======== Source text
Opioid painkillers will soon have to carry a prominent warning about the risk of addiction, health secretary Matt Hancock has announced.
Prescriptions for opioid-based medication have increased 60% in the last 10 years to 23 million annually, according to Department of Health data.
An exclusive report by HuffPost UK previously highlighted the devastating impact addiction to prescription and over-the-counter opioids can have on people’s lives. One 27-year-old man told us addiction to codeine, a form of opioid, had caused him to lose his driving licence, relationships with friends and family and almost his job.
Hancock said he was “incredibly concerned by the recent increase in people addicted to opioid drugs”.
It comes after doctors were warned to be more vigilant with opioid painkiller prescriptions.
Common opioids prescribed for pain management in the UK include codeine, dihydrocodeine, tramadol, morphine, fentanyl, oxycodone, buprenorphine and diamorphine. Some opioid-based medications are also available over-the-counter, such as co-codamol, which contains codeine in weaker doses.
Opioid painkiller users can build up a tolerance and require stronger doses to have the same effect, then suffer withdrawal symptoms when they try to quit.
================
======== Given records
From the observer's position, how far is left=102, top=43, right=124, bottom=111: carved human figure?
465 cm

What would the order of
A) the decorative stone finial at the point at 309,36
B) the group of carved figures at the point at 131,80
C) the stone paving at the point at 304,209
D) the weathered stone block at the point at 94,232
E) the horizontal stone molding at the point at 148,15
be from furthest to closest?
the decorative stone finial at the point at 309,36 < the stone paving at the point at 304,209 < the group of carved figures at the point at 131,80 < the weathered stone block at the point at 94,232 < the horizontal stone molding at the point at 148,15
================
*Task details*: Extract, word for word, the passage of the opioid warning article above from "An exclusive report" to "in weaker doses.".

*Response*:
An exclusive report by HuffPost UK previously highlighted the devastating impact addiction to prescription and over-the-counter opioids can have on people’s lives. One 27-year-old man told us addiction to codeine, a form of opioid, had caused him to lose his driving licence, relationships with friends and family and almost his job.
Hancock said he was “incredibly concerned by the recent increase in people addicted to opioid drugs”.
It comes after doctors were warned to be more vigilant with opioid painkiller prescriptions.
Common opioids prescribed for pain management in the UK include codeine, dihydrocodeine, tramadol, morphine, fentanyl, oxycodone, buprenorphine and diamorphine. Some opioid-based medications are also available over-the-counter, such as co-codamol, which contains codeine in weaker doses.